Every line below that includes the word "https" needs to be copied.

[Stored data entries]
+ + + + + + +

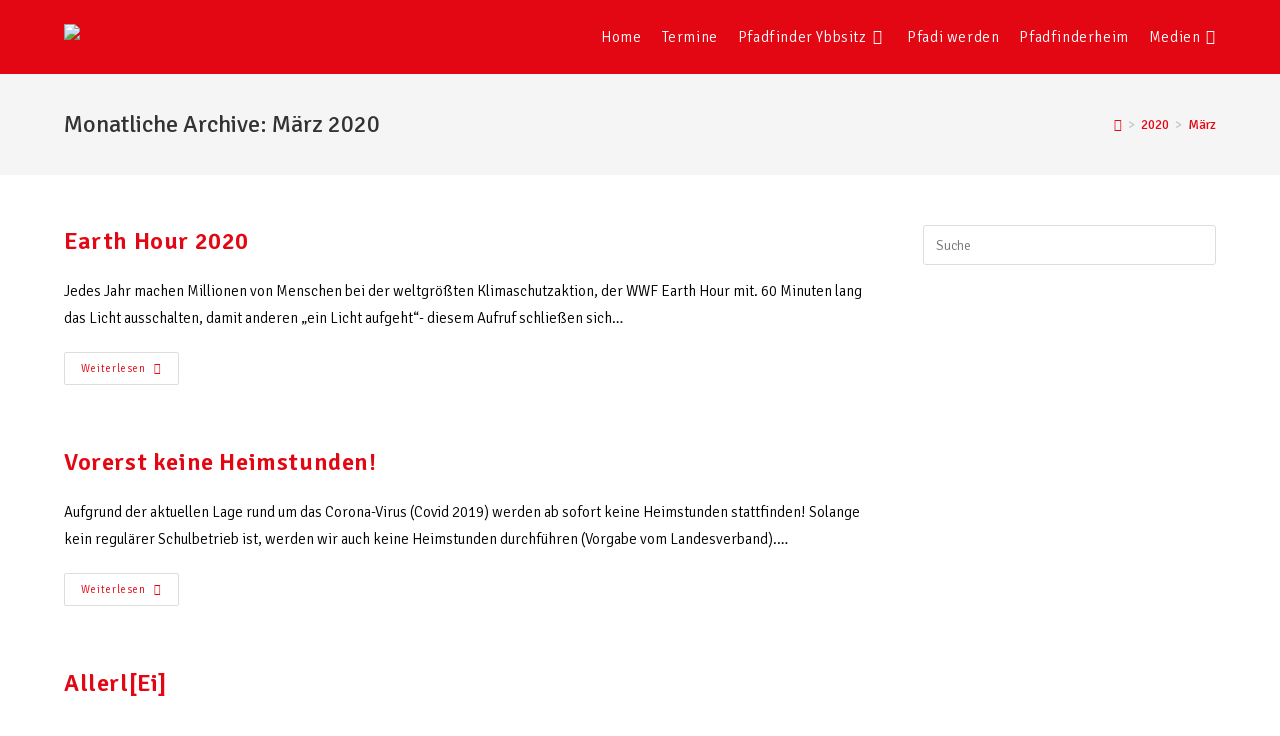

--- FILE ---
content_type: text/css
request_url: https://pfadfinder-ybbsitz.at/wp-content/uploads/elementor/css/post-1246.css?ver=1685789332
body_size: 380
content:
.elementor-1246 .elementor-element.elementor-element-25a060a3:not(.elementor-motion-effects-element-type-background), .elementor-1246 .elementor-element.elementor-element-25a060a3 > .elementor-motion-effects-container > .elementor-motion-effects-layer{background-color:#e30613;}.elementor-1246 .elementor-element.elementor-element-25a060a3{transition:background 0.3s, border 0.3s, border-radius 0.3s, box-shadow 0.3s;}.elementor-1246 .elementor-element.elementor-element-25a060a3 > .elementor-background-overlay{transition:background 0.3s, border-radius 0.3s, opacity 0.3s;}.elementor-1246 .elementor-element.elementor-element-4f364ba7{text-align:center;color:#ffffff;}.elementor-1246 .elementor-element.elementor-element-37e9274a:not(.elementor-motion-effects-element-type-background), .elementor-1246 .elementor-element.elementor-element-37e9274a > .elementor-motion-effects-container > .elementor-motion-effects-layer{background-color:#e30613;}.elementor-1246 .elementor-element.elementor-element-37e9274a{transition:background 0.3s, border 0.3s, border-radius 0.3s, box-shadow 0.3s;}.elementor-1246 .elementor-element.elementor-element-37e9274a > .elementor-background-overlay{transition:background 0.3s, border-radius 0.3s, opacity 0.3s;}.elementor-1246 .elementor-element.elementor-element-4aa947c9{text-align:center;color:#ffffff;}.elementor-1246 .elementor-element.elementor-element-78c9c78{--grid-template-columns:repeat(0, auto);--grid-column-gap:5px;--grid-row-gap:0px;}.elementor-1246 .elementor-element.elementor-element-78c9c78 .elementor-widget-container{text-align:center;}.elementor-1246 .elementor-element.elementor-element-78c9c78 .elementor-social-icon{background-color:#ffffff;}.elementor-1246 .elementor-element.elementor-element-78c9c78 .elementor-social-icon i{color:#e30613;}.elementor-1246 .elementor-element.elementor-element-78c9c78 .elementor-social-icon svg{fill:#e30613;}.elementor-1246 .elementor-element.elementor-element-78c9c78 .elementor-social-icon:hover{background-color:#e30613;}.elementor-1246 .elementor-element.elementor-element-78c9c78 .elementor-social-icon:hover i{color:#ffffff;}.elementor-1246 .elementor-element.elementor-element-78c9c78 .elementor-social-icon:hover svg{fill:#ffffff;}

+ + + + + + +

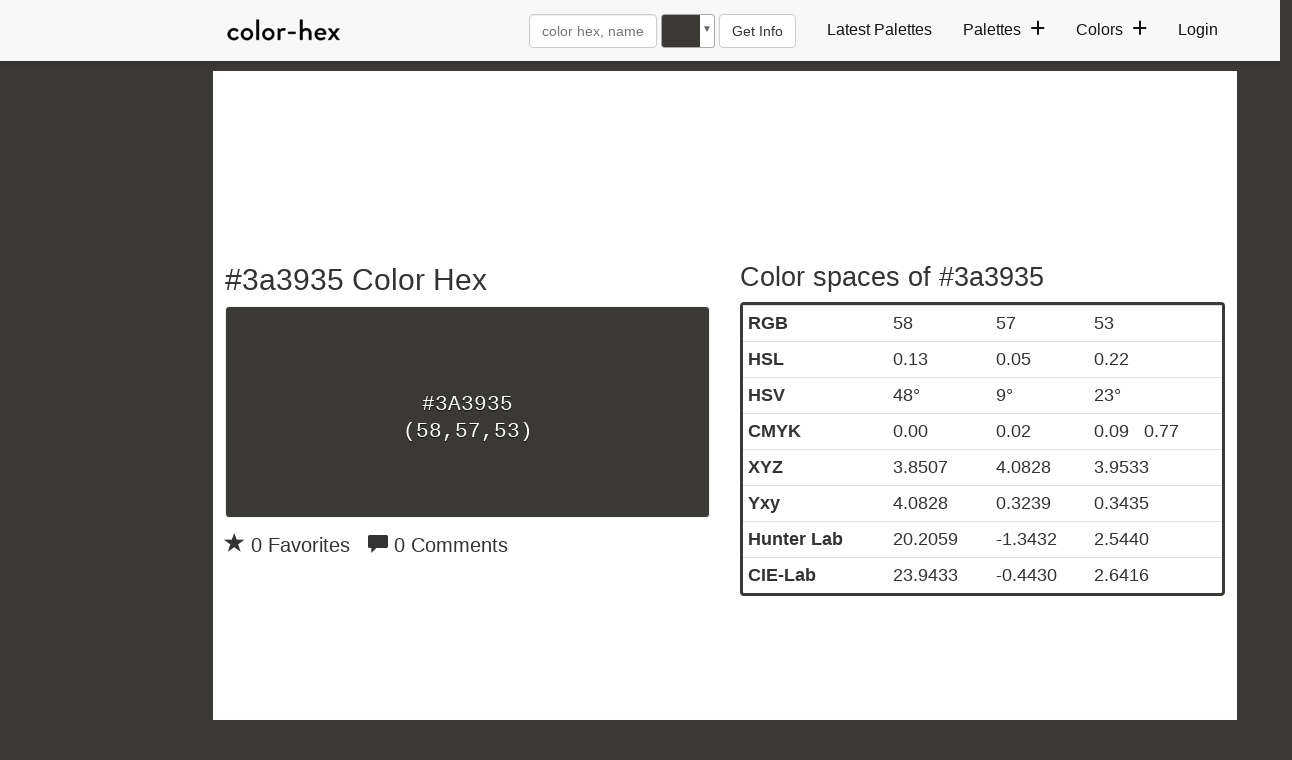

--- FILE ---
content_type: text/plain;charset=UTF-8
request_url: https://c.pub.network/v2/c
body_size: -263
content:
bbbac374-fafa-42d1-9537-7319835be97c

+ + + + + + +

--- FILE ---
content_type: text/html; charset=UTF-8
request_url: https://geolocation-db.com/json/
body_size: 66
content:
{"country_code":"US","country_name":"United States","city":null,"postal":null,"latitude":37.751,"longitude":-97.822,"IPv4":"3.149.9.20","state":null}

+ + + + + + +

(Reply)
request_url: https://pfadfinder-ybbsitz.at/wp-content/uploads/elementor/css/post-1246.css?ver=1685789332
request_url: https://c.pub.network/v2/c
request_url: https://geolocation-db.com/json/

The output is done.